▸ Kaynak metin:
Ne tatlı, ne unutulmaz bir saat geçirdim geçen çarşamba öğleyin Galatasaray Üniversitesi Kantininde.
Kantin dediysem.. Dünyalar güzeli Boğaz'ın kenarında bir öğrenci kafesi.. Yeniden öğrenci olasım geldi, inanın..
Galatasaray Üniversitesi benden bir destek istedi.. Bir gurup öğrenciyle buluşmamız gerek..
"Sabah'a geliriz.. Ortaköy'e Ertekin'e de geliriz, zaten komşuyuz" dediler..
"Hayır, ben size geleyim" dedim.. "Sizin kantinde buluşalım.."
Gittik. Kantin dolu, ama konuksever öğrenciler var. Boşalttılar. İki masa yan yana geldi.. Çaylar, bisküviler.. Etrafa bakıyorum.. Yarım asır önceye, Mülkiye Kantin günlerine gidiyorum.. Hayatımın en güzel günlerine..
Anlatıyorlar..

▸ Mevcut veriler:
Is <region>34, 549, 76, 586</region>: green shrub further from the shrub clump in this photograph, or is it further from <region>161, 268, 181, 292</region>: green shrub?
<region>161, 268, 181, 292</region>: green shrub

▸ Görev listesi:
1 - Kaynak metinde geçen bütün özel adları sıralayın.
2 - Lütfen kaynak metnin "Gittik. Kantin dolu, ama" sözcükleriyle başlayıp "en güzel günlerine.." sözcüklerine kadar (bu sözcükler de dahil) süren bölümünü olduğu gibi yazıya geçirin.
Veriler, kaynak metinden bağımsız ayrı bir malzemedir.

▸ Görev yanıtları:
1 - Galatasaray Üniversitesi, Boğaz, Sabah, Ortaköy, Ertekin, Mülkiye

2 -
Gittik. Kantin dolu, ama konuksever öğrenciler var. Boşalttılar. İki masa yan yana geldi.. Çaylar, bisküviler.. Etrafa bakıyorum.. Yarım asır önceye, Mülkiye Kantin günlerine gidiyorum.. Hayatımın en güzel günlerine..